Cette solidarité s’est manifestée partout avec détermination, dans toutes les enceintes internationales. Que ce soit aux Nations unies, à l’ex-Organisation de l’unité africaine (Oua), ou au sein du mouvement des pays non-alignés. Il était parmi les premiers chefs d’Etat à soutenir la lutte du peuple sahraoui contre les ambitions annexionnistes du Maroc. Il exprima la solidarité du peuple burkinabé à la lutte du peuple kanak contre le colonialisme français. Lors de son passage à New York, il se rendit à Harlem pour apporter son soutien à la lutte des Africains-Américains contre le racisme et les discriminations. Mais surtout, la Révolution Burkinabé sous Sankara avait manifesté un soutien et une solidarité sans faille à l’égard de tous les peuples qui résistaient contre les politiques d’agression de l’impérialisme yankee.
Devant l’Assemblée générale des Nations unies, dans le ventre même de la bête immonde, il condamna avec force le blocus illégal et l’agression permanente des Etats-Unis contre le peuple cubain. Toujours à la tribune des Nations unies, il fustigea leur soutien inconditionnel aux politiques d’annexion territoriale et d’extermination menées par l’Etat sioniste contre le peuple palestinien
Les acquis de la révolution burkinabé
Bien qu’issue d’un coup d’Etat militaire, la révolution burkinabé n’en était pas moins une révolution profondément populaire. Pour Sankara, la prise du pouvoir politique devait servir d’instrument pour libérer son pays de la domination étrangère, mais surtout libérer son peuple de multiples formes de domination, économique, sociale, politique et culturelle.
Dans le fameux discours d’orientation politique prononcé le 2 octobre 1983, il expliquait que cela passait par la destruction de l’Etat néocolonial et la transformation de toutes les structures socio-économiques et des institutions héritées de la colonisation, y compris l’Armée. Et ces transformations devaient aboutir à transférer le pouvoir au peuple, car, comme il affirmait dans le même discours, « le but de cette révolution est l’exercice du pouvoir par le peuple ». Cet objectif fondamental ne pouvait s’accomplir qu’en faisant confiance au peuple et en le mobilisant pour qu’il prenne conscience des enjeux et des sacrifices à consentir.
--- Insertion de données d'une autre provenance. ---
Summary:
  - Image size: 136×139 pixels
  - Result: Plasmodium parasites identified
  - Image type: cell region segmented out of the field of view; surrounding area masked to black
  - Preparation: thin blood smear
C’est que, pour Sankara, il serait vain de parler au nom du peuple si on n’est pas capable de le mobiliser pour qu’il s’imprègne de la lutte et forge sa conscience dans le feu de l’action. Ne disait-il pas : «Le plus important, je crois, c’est d’avoir amené le peuple à avoir confiance en lui-même, à comprendre que finalement…il peut s’asseoir et écrire son bonheur… Et en même temps, sentir quel est le prix à payer pour ce bonheur » ? Dans une large mesure, la Révolution Burkinabé était une expérience assez originale de profondes transformations sociales, économiques, politiques et idéologiques. C’était une tentative audacieuse de développement endogène basé sur la mobilisation du peuple.
La poursuite de cet objectif explique l’extraordinaire effort d’émancipation des mentalités, de conscientisation et de mobilisation des masses dans les Comités de défense de la révolution (Cdr) et dans d’autres structures révolutionnaires. En dépit des excès commis par les Cdr et les autres structures révolutionnaires, il n’y a aucun doute que l’un des objectifs majeurs de la Révolution sous Sankara était de libérer la parole pour permettre au peuple de s’exprimer et renforcer la confiance en lui-même. En cela, la Révolution Burkinabé était profondément démocratique et populaire. N’avait-il pas un jour lancé cet avertissement : «Malheur à ceux qui bâillonnent leurs peuples » ? Cet avertissement reflétait l’importance que Sankara attachait à la liberté d’expression, condition indispensable pour encourager toutes les couches de la population à prendre la parole.
Les faiblesses et erreurs de la Révolution
Comme toute œuvre humaine, la Révolution Burkinabé avait ses hauts et ses bas. Ainsi, malgré ses acquis incontestables, elle avait des faiblesses qui devaient finir par miner la cohésion du leadership et même de la rendre impopulaire auprès de certains segments de la population qui l’avaient soutenue au départ, comme la petite bourgeoisie intellectuelle.
L’une de ses faiblesses est liée au fait que les forces sociales qui avaient intérêt au succès de la Révolution - paysans, ouvriers, travailleurs manuels et intellectuels - n’avaient peut-être pas le niveau idéologique requis qui leur aurait permis de mieux comprendre et de soutenir le rythme des transformations révolutionnaires.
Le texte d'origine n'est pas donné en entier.